I think I’ve learned good lessons from my first ever try at being an early adopter.
I bought an iPod Nano, years after the first iPod came out, and after years of using non-Apple mp3 players. It was magic! I thought “I wish I’d bought this three years ago!”
I bought a MacBook to use as a travel computer.I never touched my home PC again, and the MacBook became my only computer. It was just better in every way than any other laptop or PC I’d owned before. I thought “I wish I’d bought this three years ago!”
I bought an iPhone 3GS. It was my first smart phone, though I’d owned an iPod Touch for a while. It was amazing! GPS, maps, a decent camera, apps! I thought “I wish I’d bought an iPhone when they first came out!”
I bought an iPad Mini Retina when they first came out. It changed my life in terms of reading and video watching. It’s like the perfect device for media consumption. I thought “I wish I’d bought this years ago!”
This year, when the Apple Watch came out, I waited a few months, then bought one. My plan was to avoid the “I wish I’d bought this three years ago” moment, and the regret that my life could have been slightly better for those three years if only I’d bought the first version.
The Apple Watch is really cool, and I enjoy wearing it, and a lot of the features are both a lot of fun and really useful.
But I’m missing the “Wow! Magical! Life changing!” moment I had when I started using the iPod, MacBook, iPhone and iPad Mini.
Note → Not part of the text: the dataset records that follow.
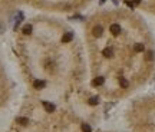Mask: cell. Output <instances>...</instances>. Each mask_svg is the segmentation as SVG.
Segmentation results:
<instances>
[{
	"mask_svg": "<svg viewBox=\"0 0 155 132\" xmlns=\"http://www.w3.org/2000/svg\"><path fill=\"white\" fill-rule=\"evenodd\" d=\"M126 4V7L134 9L136 12L148 13L155 16V0H121Z\"/></svg>",
	"mask_w": 155,
	"mask_h": 132,
	"instance_id": "277c9868",
	"label": "cell"
},
{
	"mask_svg": "<svg viewBox=\"0 0 155 132\" xmlns=\"http://www.w3.org/2000/svg\"><path fill=\"white\" fill-rule=\"evenodd\" d=\"M7 92H9V78H7V70H6L3 56L0 53V108L4 105L7 99Z\"/></svg>",
	"mask_w": 155,
	"mask_h": 132,
	"instance_id": "5b68a950",
	"label": "cell"
},
{
	"mask_svg": "<svg viewBox=\"0 0 155 132\" xmlns=\"http://www.w3.org/2000/svg\"><path fill=\"white\" fill-rule=\"evenodd\" d=\"M132 124L136 132H155V98L141 101L134 106Z\"/></svg>",
	"mask_w": 155,
	"mask_h": 132,
	"instance_id": "3957f363",
	"label": "cell"
},
{
	"mask_svg": "<svg viewBox=\"0 0 155 132\" xmlns=\"http://www.w3.org/2000/svg\"><path fill=\"white\" fill-rule=\"evenodd\" d=\"M93 0H0V38L22 10H33L40 14H75L86 10Z\"/></svg>",
	"mask_w": 155,
	"mask_h": 132,
	"instance_id": "7a4b0ae2",
	"label": "cell"
},
{
	"mask_svg": "<svg viewBox=\"0 0 155 132\" xmlns=\"http://www.w3.org/2000/svg\"><path fill=\"white\" fill-rule=\"evenodd\" d=\"M82 30L91 85L105 98L126 96L152 76L155 36L139 12L96 9L85 19Z\"/></svg>",
	"mask_w": 155,
	"mask_h": 132,
	"instance_id": "6da1fadb",
	"label": "cell"
}]
</instances>
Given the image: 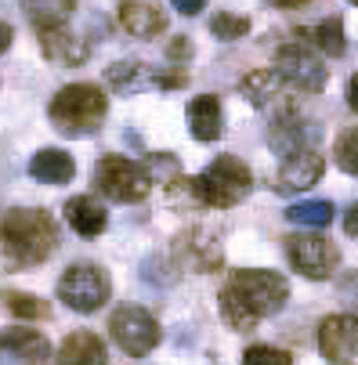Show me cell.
I'll return each mask as SVG.
<instances>
[{
  "label": "cell",
  "instance_id": "cell-16",
  "mask_svg": "<svg viewBox=\"0 0 358 365\" xmlns=\"http://www.w3.org/2000/svg\"><path fill=\"white\" fill-rule=\"evenodd\" d=\"M185 120H188V134L195 141H218L225 134V109L218 94H199L188 101L185 109Z\"/></svg>",
  "mask_w": 358,
  "mask_h": 365
},
{
  "label": "cell",
  "instance_id": "cell-2",
  "mask_svg": "<svg viewBox=\"0 0 358 365\" xmlns=\"http://www.w3.org/2000/svg\"><path fill=\"white\" fill-rule=\"evenodd\" d=\"M58 250V228L36 206H15L0 217V272H29Z\"/></svg>",
  "mask_w": 358,
  "mask_h": 365
},
{
  "label": "cell",
  "instance_id": "cell-31",
  "mask_svg": "<svg viewBox=\"0 0 358 365\" xmlns=\"http://www.w3.org/2000/svg\"><path fill=\"white\" fill-rule=\"evenodd\" d=\"M167 55H170V62H185V58H192V43H188V36H174L170 47H167Z\"/></svg>",
  "mask_w": 358,
  "mask_h": 365
},
{
  "label": "cell",
  "instance_id": "cell-10",
  "mask_svg": "<svg viewBox=\"0 0 358 365\" xmlns=\"http://www.w3.org/2000/svg\"><path fill=\"white\" fill-rule=\"evenodd\" d=\"M106 80L116 94H141V91H178L185 87L181 73H167L148 62H113L106 69Z\"/></svg>",
  "mask_w": 358,
  "mask_h": 365
},
{
  "label": "cell",
  "instance_id": "cell-30",
  "mask_svg": "<svg viewBox=\"0 0 358 365\" xmlns=\"http://www.w3.org/2000/svg\"><path fill=\"white\" fill-rule=\"evenodd\" d=\"M145 170H148L152 185H156L160 178H163V185H170V181H181V167H178V160H174L170 152H160V155H152Z\"/></svg>",
  "mask_w": 358,
  "mask_h": 365
},
{
  "label": "cell",
  "instance_id": "cell-28",
  "mask_svg": "<svg viewBox=\"0 0 358 365\" xmlns=\"http://www.w3.org/2000/svg\"><path fill=\"white\" fill-rule=\"evenodd\" d=\"M242 365H293L290 351L272 347V344H253L242 351Z\"/></svg>",
  "mask_w": 358,
  "mask_h": 365
},
{
  "label": "cell",
  "instance_id": "cell-22",
  "mask_svg": "<svg viewBox=\"0 0 358 365\" xmlns=\"http://www.w3.org/2000/svg\"><path fill=\"white\" fill-rule=\"evenodd\" d=\"M279 91H282V80H279L275 69H253V73H246V76L239 80V94H242L246 101H253L257 109L272 106V101L279 98Z\"/></svg>",
  "mask_w": 358,
  "mask_h": 365
},
{
  "label": "cell",
  "instance_id": "cell-23",
  "mask_svg": "<svg viewBox=\"0 0 358 365\" xmlns=\"http://www.w3.org/2000/svg\"><path fill=\"white\" fill-rule=\"evenodd\" d=\"M300 36L312 43V51L319 47L322 55H329V58H340L344 51H347V36H344V19H322L319 26H312V29H300Z\"/></svg>",
  "mask_w": 358,
  "mask_h": 365
},
{
  "label": "cell",
  "instance_id": "cell-25",
  "mask_svg": "<svg viewBox=\"0 0 358 365\" xmlns=\"http://www.w3.org/2000/svg\"><path fill=\"white\" fill-rule=\"evenodd\" d=\"M141 279L148 286H174L181 279V260L152 253V257H145V264H141Z\"/></svg>",
  "mask_w": 358,
  "mask_h": 365
},
{
  "label": "cell",
  "instance_id": "cell-20",
  "mask_svg": "<svg viewBox=\"0 0 358 365\" xmlns=\"http://www.w3.org/2000/svg\"><path fill=\"white\" fill-rule=\"evenodd\" d=\"M178 253L185 257V264H192L195 272H214V268H221V242H218L210 232H203V228L185 232V235L178 239Z\"/></svg>",
  "mask_w": 358,
  "mask_h": 365
},
{
  "label": "cell",
  "instance_id": "cell-1",
  "mask_svg": "<svg viewBox=\"0 0 358 365\" xmlns=\"http://www.w3.org/2000/svg\"><path fill=\"white\" fill-rule=\"evenodd\" d=\"M290 300V282L279 272L239 268L221 289V319L235 333H250L261 319L279 315Z\"/></svg>",
  "mask_w": 358,
  "mask_h": 365
},
{
  "label": "cell",
  "instance_id": "cell-4",
  "mask_svg": "<svg viewBox=\"0 0 358 365\" xmlns=\"http://www.w3.org/2000/svg\"><path fill=\"white\" fill-rule=\"evenodd\" d=\"M188 199L199 206H214V210H228V206H239L250 188H253V174L250 167L239 160V155H218V160L203 170L192 181H181Z\"/></svg>",
  "mask_w": 358,
  "mask_h": 365
},
{
  "label": "cell",
  "instance_id": "cell-15",
  "mask_svg": "<svg viewBox=\"0 0 358 365\" xmlns=\"http://www.w3.org/2000/svg\"><path fill=\"white\" fill-rule=\"evenodd\" d=\"M326 174V160L312 148V152H297L290 160H282L279 174H275V192L293 195V192H308L312 185H319Z\"/></svg>",
  "mask_w": 358,
  "mask_h": 365
},
{
  "label": "cell",
  "instance_id": "cell-19",
  "mask_svg": "<svg viewBox=\"0 0 358 365\" xmlns=\"http://www.w3.org/2000/svg\"><path fill=\"white\" fill-rule=\"evenodd\" d=\"M66 221L76 235L83 239H94L109 228V214H106V206H101L94 195H76L66 202Z\"/></svg>",
  "mask_w": 358,
  "mask_h": 365
},
{
  "label": "cell",
  "instance_id": "cell-3",
  "mask_svg": "<svg viewBox=\"0 0 358 365\" xmlns=\"http://www.w3.org/2000/svg\"><path fill=\"white\" fill-rule=\"evenodd\" d=\"M109 113V98L98 83H69L62 87L47 106V116L55 123L58 134L66 138H87L106 123Z\"/></svg>",
  "mask_w": 358,
  "mask_h": 365
},
{
  "label": "cell",
  "instance_id": "cell-14",
  "mask_svg": "<svg viewBox=\"0 0 358 365\" xmlns=\"http://www.w3.org/2000/svg\"><path fill=\"white\" fill-rule=\"evenodd\" d=\"M51 340L40 329H4L0 333V365H47Z\"/></svg>",
  "mask_w": 358,
  "mask_h": 365
},
{
  "label": "cell",
  "instance_id": "cell-24",
  "mask_svg": "<svg viewBox=\"0 0 358 365\" xmlns=\"http://www.w3.org/2000/svg\"><path fill=\"white\" fill-rule=\"evenodd\" d=\"M333 202L326 199H312V202H293L286 210V221L290 225H300V228H326L333 221Z\"/></svg>",
  "mask_w": 358,
  "mask_h": 365
},
{
  "label": "cell",
  "instance_id": "cell-18",
  "mask_svg": "<svg viewBox=\"0 0 358 365\" xmlns=\"http://www.w3.org/2000/svg\"><path fill=\"white\" fill-rule=\"evenodd\" d=\"M55 361L58 365H109V354H106L101 336H94L91 329H76L62 340Z\"/></svg>",
  "mask_w": 358,
  "mask_h": 365
},
{
  "label": "cell",
  "instance_id": "cell-27",
  "mask_svg": "<svg viewBox=\"0 0 358 365\" xmlns=\"http://www.w3.org/2000/svg\"><path fill=\"white\" fill-rule=\"evenodd\" d=\"M210 33H214L218 40H242V36L250 33V19L232 15V11H218V15L210 19Z\"/></svg>",
  "mask_w": 358,
  "mask_h": 365
},
{
  "label": "cell",
  "instance_id": "cell-9",
  "mask_svg": "<svg viewBox=\"0 0 358 365\" xmlns=\"http://www.w3.org/2000/svg\"><path fill=\"white\" fill-rule=\"evenodd\" d=\"M109 333H113L116 347L127 351L131 358H145L148 351H156V344H160V336H163V333H160V322L152 319L145 307H134V304L113 311Z\"/></svg>",
  "mask_w": 358,
  "mask_h": 365
},
{
  "label": "cell",
  "instance_id": "cell-33",
  "mask_svg": "<svg viewBox=\"0 0 358 365\" xmlns=\"http://www.w3.org/2000/svg\"><path fill=\"white\" fill-rule=\"evenodd\" d=\"M174 8H178L181 15H188V19H192V15H199L207 4H203V0H174Z\"/></svg>",
  "mask_w": 358,
  "mask_h": 365
},
{
  "label": "cell",
  "instance_id": "cell-34",
  "mask_svg": "<svg viewBox=\"0 0 358 365\" xmlns=\"http://www.w3.org/2000/svg\"><path fill=\"white\" fill-rule=\"evenodd\" d=\"M347 106H351V113H358V73L347 80Z\"/></svg>",
  "mask_w": 358,
  "mask_h": 365
},
{
  "label": "cell",
  "instance_id": "cell-32",
  "mask_svg": "<svg viewBox=\"0 0 358 365\" xmlns=\"http://www.w3.org/2000/svg\"><path fill=\"white\" fill-rule=\"evenodd\" d=\"M344 232H347L351 239H358V202L347 206V214H344Z\"/></svg>",
  "mask_w": 358,
  "mask_h": 365
},
{
  "label": "cell",
  "instance_id": "cell-11",
  "mask_svg": "<svg viewBox=\"0 0 358 365\" xmlns=\"http://www.w3.org/2000/svg\"><path fill=\"white\" fill-rule=\"evenodd\" d=\"M319 351L329 365H358V315H326L319 322Z\"/></svg>",
  "mask_w": 358,
  "mask_h": 365
},
{
  "label": "cell",
  "instance_id": "cell-29",
  "mask_svg": "<svg viewBox=\"0 0 358 365\" xmlns=\"http://www.w3.org/2000/svg\"><path fill=\"white\" fill-rule=\"evenodd\" d=\"M8 311H11V315H19V319L36 322V319L47 315V304L40 297H33V293H8Z\"/></svg>",
  "mask_w": 358,
  "mask_h": 365
},
{
  "label": "cell",
  "instance_id": "cell-7",
  "mask_svg": "<svg viewBox=\"0 0 358 365\" xmlns=\"http://www.w3.org/2000/svg\"><path fill=\"white\" fill-rule=\"evenodd\" d=\"M109 293H113V282L98 264H69L58 279V300L66 307L80 311V315L98 311L109 300Z\"/></svg>",
  "mask_w": 358,
  "mask_h": 365
},
{
  "label": "cell",
  "instance_id": "cell-17",
  "mask_svg": "<svg viewBox=\"0 0 358 365\" xmlns=\"http://www.w3.org/2000/svg\"><path fill=\"white\" fill-rule=\"evenodd\" d=\"M120 15V26L131 33V36H141V40H152L167 33V11L160 4H141V0H123L116 8Z\"/></svg>",
  "mask_w": 358,
  "mask_h": 365
},
{
  "label": "cell",
  "instance_id": "cell-8",
  "mask_svg": "<svg viewBox=\"0 0 358 365\" xmlns=\"http://www.w3.org/2000/svg\"><path fill=\"white\" fill-rule=\"evenodd\" d=\"M275 73H279L282 87H293L300 94H319L329 80L326 62L308 43H282L279 55H275Z\"/></svg>",
  "mask_w": 358,
  "mask_h": 365
},
{
  "label": "cell",
  "instance_id": "cell-26",
  "mask_svg": "<svg viewBox=\"0 0 358 365\" xmlns=\"http://www.w3.org/2000/svg\"><path fill=\"white\" fill-rule=\"evenodd\" d=\"M333 155H337V167H340L344 174L358 178V127H347V130L337 138Z\"/></svg>",
  "mask_w": 358,
  "mask_h": 365
},
{
  "label": "cell",
  "instance_id": "cell-35",
  "mask_svg": "<svg viewBox=\"0 0 358 365\" xmlns=\"http://www.w3.org/2000/svg\"><path fill=\"white\" fill-rule=\"evenodd\" d=\"M11 40H15V29H11L8 22H0V55H4V51L11 47Z\"/></svg>",
  "mask_w": 358,
  "mask_h": 365
},
{
  "label": "cell",
  "instance_id": "cell-5",
  "mask_svg": "<svg viewBox=\"0 0 358 365\" xmlns=\"http://www.w3.org/2000/svg\"><path fill=\"white\" fill-rule=\"evenodd\" d=\"M94 188L113 202H141L152 192V178L145 163H134L127 155H101L94 163Z\"/></svg>",
  "mask_w": 358,
  "mask_h": 365
},
{
  "label": "cell",
  "instance_id": "cell-6",
  "mask_svg": "<svg viewBox=\"0 0 358 365\" xmlns=\"http://www.w3.org/2000/svg\"><path fill=\"white\" fill-rule=\"evenodd\" d=\"M286 257L293 272H300L304 279L312 282H326L333 279V272L340 268V250L333 239L319 235V232H297V235H286Z\"/></svg>",
  "mask_w": 358,
  "mask_h": 365
},
{
  "label": "cell",
  "instance_id": "cell-13",
  "mask_svg": "<svg viewBox=\"0 0 358 365\" xmlns=\"http://www.w3.org/2000/svg\"><path fill=\"white\" fill-rule=\"evenodd\" d=\"M36 36H40V51L58 66H83L91 58L87 40H80L66 22H40Z\"/></svg>",
  "mask_w": 358,
  "mask_h": 365
},
{
  "label": "cell",
  "instance_id": "cell-12",
  "mask_svg": "<svg viewBox=\"0 0 358 365\" xmlns=\"http://www.w3.org/2000/svg\"><path fill=\"white\" fill-rule=\"evenodd\" d=\"M319 127L308 120V116H300L297 109H282L275 120H272V127H268V148L275 152V155H282V160H290V155H297V152H312L315 148V141H319Z\"/></svg>",
  "mask_w": 358,
  "mask_h": 365
},
{
  "label": "cell",
  "instance_id": "cell-21",
  "mask_svg": "<svg viewBox=\"0 0 358 365\" xmlns=\"http://www.w3.org/2000/svg\"><path fill=\"white\" fill-rule=\"evenodd\" d=\"M29 174L44 185H69L76 178V163L66 148H40L29 160Z\"/></svg>",
  "mask_w": 358,
  "mask_h": 365
}]
</instances>
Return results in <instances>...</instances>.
And the reason is simple: I skipped the first versions of all those things.
When I thought “I wish I’d bought this three years ago”, the “this” I had just bought didn’t exist three years previously. The iPod Nano was amazing because it was so small and sleek. Three years previously iPods had spinning hard drives and were six times the size.
Three years before my MacBook was released, the Apple laptops were called iBooks, only ran OSX Tiger, and OS updates cost $129 each.
I loved my iPhone 3GS, in part, because of the 3G and the S… S standing for speed. You know, the 3G and the speed that the original iPhone didn’t have. And it didn’t have GPS or a camera, no apps, or even cut and paste. So it would have been impossible to have the 3GS years previously, as it simply didn’t exist.
Same with the iPad Mini Retina. In this case, I specifically waited until the Mini had a Retina screen, as I knew that would be my perfect size and resolution. And it was. What has remained my favourite device just wasn’t available before I bought it.
It’s not just Apple devices either. My Canon 60D is the best camera for my use cases ever. All the features I love simply didn’t exist together in a single camera before it was released. I got a GoPro Hero 3. Amazing little camera! I wished I could have bought it years before. But it didn’t exist years before.
Which brings me back to the Apple Watch again. I don’t regret buying it at all, but I do regret not having the immediate magical introduction. It’s merely a good gadget.
In two or three years time the new version will have better apps, more speed, better connectivity, native GPS, more sensors, custom watch faces, custom complications, better uses for the buttons, different navigation, etc. In two or three years, someone will buy the watch for the first time and have the magical introduction, and it will immediately impact their life. But not me. I’ll get some of the improvements along the way.